Gastrointestinal Endoscopy | 2014
Harshit S. Khara; David L. Diehl; Mark J. Metwally; Brian J. Schwender
We read with interest the article by Walker and Caldera highlighting the corrosive effects of button battery (BB) ingestion on the GI tract. The American Society for Gastrointestinal Endoscopy guidelines recommend its prompt removal if it is present in the esophagus or if it is retained in the stomach for more than 48 hours. We report a case of a 22-year-old man evaluated in our emergency department for upper abdominal pain.
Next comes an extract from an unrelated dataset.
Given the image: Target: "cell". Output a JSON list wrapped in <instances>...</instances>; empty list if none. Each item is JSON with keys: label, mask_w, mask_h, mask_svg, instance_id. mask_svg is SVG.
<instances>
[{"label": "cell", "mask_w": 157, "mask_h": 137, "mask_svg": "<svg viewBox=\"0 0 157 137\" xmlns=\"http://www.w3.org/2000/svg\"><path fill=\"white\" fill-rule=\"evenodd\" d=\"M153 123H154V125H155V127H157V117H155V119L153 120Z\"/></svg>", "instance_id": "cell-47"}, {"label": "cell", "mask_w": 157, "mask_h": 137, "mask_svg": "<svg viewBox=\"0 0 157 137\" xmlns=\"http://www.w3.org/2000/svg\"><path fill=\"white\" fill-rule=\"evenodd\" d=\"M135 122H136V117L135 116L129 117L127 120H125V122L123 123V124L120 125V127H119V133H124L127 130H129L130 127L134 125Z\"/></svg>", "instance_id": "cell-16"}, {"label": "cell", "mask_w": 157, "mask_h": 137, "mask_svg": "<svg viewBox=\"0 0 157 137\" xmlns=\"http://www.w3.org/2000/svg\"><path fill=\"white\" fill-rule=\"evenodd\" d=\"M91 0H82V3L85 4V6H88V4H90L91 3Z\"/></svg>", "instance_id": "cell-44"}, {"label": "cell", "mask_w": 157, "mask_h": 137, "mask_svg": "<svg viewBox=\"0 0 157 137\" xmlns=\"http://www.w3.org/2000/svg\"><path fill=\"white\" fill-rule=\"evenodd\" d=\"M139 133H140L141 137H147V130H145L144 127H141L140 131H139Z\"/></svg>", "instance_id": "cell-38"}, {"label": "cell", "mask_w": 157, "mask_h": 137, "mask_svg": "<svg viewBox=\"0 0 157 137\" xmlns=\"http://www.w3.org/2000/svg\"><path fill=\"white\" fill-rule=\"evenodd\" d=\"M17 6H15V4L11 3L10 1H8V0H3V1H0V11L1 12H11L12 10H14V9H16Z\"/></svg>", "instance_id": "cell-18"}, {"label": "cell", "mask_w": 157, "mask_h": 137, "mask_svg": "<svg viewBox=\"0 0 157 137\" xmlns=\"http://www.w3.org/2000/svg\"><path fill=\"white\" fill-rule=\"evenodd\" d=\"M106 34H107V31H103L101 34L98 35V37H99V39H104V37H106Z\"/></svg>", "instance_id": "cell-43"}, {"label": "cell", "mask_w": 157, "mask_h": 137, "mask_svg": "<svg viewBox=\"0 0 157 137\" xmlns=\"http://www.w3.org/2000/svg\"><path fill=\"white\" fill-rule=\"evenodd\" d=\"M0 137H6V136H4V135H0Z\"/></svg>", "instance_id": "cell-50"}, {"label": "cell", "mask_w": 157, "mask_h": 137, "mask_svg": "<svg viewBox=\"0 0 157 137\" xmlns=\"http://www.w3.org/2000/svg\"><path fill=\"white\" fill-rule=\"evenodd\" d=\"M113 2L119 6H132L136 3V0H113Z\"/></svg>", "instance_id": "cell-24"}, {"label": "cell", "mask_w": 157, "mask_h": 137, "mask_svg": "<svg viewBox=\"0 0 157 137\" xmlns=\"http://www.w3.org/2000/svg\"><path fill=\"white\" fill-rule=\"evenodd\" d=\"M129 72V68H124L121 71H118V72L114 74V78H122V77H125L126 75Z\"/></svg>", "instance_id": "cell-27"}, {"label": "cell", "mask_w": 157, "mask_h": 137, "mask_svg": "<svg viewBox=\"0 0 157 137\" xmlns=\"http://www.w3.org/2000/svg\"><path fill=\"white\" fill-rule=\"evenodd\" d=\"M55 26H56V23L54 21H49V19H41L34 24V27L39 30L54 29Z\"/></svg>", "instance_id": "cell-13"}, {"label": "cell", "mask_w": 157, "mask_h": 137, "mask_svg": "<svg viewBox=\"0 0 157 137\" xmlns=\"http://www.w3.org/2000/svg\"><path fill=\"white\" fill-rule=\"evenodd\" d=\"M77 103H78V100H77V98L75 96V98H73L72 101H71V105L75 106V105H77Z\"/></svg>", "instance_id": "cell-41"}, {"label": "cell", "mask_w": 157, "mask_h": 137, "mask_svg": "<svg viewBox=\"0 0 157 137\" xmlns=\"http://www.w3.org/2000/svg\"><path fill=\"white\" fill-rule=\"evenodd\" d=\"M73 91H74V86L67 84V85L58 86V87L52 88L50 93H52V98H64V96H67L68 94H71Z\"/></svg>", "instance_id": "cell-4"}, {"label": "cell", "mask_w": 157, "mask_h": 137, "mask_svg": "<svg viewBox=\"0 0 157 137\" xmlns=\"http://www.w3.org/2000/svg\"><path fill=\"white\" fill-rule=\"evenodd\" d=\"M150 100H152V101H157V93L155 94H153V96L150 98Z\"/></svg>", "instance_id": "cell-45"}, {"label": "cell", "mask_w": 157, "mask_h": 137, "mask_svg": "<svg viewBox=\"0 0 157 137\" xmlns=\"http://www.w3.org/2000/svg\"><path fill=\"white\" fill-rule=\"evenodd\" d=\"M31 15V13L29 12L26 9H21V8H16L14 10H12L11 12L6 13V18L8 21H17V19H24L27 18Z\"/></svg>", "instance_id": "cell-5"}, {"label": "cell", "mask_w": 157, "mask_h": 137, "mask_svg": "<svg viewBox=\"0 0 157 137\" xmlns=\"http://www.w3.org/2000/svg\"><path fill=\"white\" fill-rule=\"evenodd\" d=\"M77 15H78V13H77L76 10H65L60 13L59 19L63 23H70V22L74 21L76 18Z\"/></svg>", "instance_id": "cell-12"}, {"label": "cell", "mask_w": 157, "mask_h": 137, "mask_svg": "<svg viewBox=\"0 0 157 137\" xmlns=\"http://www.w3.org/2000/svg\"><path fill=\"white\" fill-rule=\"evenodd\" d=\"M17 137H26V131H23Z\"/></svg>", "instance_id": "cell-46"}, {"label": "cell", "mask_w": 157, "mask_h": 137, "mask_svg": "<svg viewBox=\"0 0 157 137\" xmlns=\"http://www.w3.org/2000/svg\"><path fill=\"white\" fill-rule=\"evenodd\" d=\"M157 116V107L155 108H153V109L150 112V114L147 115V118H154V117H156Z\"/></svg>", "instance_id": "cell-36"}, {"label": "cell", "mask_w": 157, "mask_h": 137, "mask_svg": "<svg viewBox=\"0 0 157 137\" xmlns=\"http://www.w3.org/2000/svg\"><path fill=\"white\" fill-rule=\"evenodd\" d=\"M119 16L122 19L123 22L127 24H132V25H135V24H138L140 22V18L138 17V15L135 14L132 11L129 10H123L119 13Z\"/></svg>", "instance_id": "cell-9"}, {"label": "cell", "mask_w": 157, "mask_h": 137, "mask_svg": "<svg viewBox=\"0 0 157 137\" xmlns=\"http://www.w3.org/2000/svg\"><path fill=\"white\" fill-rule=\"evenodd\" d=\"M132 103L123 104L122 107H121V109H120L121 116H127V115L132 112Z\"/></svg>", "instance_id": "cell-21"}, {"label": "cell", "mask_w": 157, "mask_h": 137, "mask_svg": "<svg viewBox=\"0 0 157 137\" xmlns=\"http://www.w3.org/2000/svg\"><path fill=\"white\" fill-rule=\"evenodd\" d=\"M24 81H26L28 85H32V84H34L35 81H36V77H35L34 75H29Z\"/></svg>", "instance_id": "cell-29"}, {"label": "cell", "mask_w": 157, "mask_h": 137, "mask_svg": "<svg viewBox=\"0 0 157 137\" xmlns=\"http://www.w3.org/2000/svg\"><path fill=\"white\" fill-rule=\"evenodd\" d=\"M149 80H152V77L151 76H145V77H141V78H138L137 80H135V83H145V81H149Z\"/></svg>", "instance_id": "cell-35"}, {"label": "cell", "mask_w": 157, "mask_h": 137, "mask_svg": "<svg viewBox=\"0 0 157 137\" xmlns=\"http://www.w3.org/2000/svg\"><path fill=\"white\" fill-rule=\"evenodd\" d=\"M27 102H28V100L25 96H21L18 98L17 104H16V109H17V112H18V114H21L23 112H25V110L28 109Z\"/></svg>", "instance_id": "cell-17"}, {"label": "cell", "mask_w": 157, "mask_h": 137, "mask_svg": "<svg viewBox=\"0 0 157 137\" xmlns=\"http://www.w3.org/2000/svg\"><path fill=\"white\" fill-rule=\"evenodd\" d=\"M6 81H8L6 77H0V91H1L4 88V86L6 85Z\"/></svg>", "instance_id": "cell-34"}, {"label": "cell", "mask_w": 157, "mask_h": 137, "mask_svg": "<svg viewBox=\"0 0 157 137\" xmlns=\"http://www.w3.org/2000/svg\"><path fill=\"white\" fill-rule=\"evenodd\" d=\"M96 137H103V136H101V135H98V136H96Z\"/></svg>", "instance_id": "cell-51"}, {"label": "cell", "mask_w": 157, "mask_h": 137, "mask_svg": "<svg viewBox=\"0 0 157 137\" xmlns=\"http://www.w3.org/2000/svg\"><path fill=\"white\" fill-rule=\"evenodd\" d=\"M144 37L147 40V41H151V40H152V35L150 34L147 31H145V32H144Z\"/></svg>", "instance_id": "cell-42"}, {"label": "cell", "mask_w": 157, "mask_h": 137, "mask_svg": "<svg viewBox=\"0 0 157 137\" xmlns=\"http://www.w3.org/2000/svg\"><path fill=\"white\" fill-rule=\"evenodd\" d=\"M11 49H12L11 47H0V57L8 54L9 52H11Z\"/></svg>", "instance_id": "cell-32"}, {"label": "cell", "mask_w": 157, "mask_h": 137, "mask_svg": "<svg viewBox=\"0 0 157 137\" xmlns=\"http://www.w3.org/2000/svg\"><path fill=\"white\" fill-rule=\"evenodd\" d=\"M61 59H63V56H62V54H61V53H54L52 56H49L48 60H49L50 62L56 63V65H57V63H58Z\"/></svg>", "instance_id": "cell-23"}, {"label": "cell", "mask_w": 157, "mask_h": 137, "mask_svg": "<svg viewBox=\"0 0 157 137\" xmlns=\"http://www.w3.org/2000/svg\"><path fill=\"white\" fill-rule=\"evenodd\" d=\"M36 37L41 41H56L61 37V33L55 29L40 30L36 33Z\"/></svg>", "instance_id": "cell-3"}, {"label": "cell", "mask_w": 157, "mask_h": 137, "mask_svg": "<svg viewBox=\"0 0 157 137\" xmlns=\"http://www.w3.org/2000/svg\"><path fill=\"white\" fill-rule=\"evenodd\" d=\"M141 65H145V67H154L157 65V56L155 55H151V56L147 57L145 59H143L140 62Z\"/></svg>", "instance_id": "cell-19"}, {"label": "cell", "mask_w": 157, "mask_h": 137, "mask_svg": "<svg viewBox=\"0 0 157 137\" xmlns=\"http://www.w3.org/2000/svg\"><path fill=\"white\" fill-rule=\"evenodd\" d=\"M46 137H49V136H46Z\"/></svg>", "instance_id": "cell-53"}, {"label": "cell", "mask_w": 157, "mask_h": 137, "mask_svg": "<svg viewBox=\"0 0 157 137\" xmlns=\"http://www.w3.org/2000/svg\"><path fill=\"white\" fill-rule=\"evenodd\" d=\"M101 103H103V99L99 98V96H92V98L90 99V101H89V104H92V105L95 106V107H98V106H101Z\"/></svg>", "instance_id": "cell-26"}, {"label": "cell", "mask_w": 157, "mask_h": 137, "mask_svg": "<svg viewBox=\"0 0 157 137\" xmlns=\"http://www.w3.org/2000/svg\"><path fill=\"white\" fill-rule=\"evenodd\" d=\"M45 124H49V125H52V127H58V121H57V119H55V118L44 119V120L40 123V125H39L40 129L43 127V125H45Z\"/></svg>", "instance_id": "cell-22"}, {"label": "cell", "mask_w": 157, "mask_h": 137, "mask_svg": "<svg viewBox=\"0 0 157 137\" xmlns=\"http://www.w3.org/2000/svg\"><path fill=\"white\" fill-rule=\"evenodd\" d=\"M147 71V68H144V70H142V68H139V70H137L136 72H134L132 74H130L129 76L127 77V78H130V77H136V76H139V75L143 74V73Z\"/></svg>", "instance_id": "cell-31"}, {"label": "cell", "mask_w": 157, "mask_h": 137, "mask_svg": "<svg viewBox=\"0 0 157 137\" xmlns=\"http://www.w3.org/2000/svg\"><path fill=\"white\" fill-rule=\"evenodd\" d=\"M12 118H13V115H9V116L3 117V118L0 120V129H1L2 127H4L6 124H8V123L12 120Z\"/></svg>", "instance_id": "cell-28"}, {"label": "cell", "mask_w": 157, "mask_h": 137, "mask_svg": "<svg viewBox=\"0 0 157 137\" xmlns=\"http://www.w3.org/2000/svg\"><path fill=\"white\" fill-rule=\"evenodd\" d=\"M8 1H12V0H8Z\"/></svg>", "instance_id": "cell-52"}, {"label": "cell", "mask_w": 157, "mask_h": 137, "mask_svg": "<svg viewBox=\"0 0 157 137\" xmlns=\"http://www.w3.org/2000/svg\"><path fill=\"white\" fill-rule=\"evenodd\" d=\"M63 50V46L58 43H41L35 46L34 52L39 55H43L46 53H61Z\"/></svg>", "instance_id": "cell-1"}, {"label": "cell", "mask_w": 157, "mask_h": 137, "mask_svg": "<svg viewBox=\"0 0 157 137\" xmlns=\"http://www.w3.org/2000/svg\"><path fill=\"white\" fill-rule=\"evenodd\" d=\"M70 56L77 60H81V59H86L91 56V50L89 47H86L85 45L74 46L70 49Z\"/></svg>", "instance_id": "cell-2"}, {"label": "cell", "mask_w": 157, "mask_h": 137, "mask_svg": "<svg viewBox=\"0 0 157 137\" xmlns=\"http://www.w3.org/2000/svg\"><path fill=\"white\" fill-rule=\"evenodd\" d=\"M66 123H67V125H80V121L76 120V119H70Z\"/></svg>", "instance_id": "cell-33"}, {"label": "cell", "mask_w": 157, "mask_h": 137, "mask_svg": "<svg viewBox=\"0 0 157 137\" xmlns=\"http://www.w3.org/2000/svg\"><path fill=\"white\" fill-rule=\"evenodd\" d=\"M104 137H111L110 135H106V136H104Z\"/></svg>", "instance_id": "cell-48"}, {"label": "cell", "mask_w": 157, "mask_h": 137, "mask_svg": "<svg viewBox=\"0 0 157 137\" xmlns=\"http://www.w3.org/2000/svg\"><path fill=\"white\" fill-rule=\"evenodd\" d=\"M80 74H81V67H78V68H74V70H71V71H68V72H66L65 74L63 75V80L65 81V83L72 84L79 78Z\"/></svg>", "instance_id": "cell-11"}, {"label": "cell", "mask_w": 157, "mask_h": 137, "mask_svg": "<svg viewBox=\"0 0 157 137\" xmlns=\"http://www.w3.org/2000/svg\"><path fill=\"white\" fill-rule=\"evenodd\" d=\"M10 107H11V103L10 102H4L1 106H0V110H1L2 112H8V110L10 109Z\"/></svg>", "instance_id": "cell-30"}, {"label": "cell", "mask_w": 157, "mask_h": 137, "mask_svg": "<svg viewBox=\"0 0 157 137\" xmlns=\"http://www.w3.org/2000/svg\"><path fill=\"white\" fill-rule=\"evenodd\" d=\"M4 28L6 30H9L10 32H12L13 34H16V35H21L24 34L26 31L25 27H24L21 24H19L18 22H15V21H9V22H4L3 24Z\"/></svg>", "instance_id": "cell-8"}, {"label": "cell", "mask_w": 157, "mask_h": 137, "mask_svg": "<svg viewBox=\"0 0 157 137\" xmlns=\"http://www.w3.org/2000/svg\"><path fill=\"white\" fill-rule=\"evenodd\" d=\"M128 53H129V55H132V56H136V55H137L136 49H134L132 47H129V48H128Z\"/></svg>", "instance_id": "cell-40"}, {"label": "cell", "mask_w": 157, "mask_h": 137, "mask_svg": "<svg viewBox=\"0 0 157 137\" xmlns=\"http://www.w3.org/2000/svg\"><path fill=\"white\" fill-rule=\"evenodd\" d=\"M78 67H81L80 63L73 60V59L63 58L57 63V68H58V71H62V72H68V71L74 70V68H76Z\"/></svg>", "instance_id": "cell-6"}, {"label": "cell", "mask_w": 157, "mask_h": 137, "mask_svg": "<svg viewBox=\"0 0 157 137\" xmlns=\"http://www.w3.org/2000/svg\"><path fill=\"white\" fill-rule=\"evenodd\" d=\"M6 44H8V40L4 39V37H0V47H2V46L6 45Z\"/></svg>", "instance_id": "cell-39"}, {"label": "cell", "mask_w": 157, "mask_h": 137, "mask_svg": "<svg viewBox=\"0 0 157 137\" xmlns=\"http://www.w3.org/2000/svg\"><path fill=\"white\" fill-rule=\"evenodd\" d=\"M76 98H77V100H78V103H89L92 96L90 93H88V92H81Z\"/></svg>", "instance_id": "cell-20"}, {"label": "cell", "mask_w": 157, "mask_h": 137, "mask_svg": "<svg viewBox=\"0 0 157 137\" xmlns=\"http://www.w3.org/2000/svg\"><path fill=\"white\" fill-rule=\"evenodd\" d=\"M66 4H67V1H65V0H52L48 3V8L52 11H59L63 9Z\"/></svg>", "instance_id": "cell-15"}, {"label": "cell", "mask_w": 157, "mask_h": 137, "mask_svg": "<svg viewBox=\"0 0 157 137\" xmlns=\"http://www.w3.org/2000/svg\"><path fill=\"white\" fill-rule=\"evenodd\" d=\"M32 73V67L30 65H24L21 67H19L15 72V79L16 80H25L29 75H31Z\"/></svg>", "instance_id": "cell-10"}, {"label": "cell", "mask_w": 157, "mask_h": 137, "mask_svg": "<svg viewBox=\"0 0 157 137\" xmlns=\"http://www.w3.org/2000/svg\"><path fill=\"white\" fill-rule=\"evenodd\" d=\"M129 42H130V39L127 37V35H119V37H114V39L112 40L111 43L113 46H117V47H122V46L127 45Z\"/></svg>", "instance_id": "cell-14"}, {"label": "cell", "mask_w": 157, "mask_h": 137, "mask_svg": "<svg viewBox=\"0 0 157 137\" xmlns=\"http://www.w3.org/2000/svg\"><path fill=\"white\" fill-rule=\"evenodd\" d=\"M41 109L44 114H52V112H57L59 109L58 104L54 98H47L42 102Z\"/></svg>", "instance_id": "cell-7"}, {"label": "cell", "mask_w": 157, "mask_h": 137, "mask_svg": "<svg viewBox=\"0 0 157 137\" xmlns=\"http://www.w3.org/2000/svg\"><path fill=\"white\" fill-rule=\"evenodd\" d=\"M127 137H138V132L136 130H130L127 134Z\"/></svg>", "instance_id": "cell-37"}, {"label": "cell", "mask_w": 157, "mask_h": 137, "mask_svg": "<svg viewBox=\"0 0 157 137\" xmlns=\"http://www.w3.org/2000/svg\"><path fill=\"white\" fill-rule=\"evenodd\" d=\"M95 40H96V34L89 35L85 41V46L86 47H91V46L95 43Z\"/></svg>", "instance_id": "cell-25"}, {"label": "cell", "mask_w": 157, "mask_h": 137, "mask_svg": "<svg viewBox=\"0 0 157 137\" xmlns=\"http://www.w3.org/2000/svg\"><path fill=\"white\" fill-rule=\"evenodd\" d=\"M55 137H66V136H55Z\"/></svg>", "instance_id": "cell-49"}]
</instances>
A CT scan showed a radiopaque 18-mm disk-like object in the gastric fundus (Fig. 1), resembling a BB. The patient could not recollect any accidental ingestion, and although the suspected BB had passed into the stomach, the duration of its ingestion could not be confirmed. Upper endoscopy showed food debris mixed with pink material in the gastric fundus, but no foreign body was found in the stomach or duodenum. Immediate followup abdominal x-ray also did not show a residual foreign body. Upon repeated questioning, the patient finally mentioned taking a Pepto-Bismol tablet (Procter & Gamble, Cincinnati, Ohio, USA) for his upset stomach before presentation to the ED. It is likely that the radiopaque disk seen on CT was the Pepto-Bismol tablet, and as the tablet dissolved, only some pink material was left in the stomach seen on endoscopy, leading to the “vanishing of the BB.” Most medications are not radiopaque; however, some metallic compounds, including barium, lead, arsenic, bismuth, thorium, and iodine, are sufficiently opaque to be seen on routine imaging. Bismuth subsalicylate, the active ingredient in Pepto-Bismol, is radiopaque in its pill form but not in its liquid form because of dilution. This rarely known phenomenon is important to consider in the evaluation of a radiopaque object in the GI tract, where it can mimic the appearance of a BB performing a vanishing act.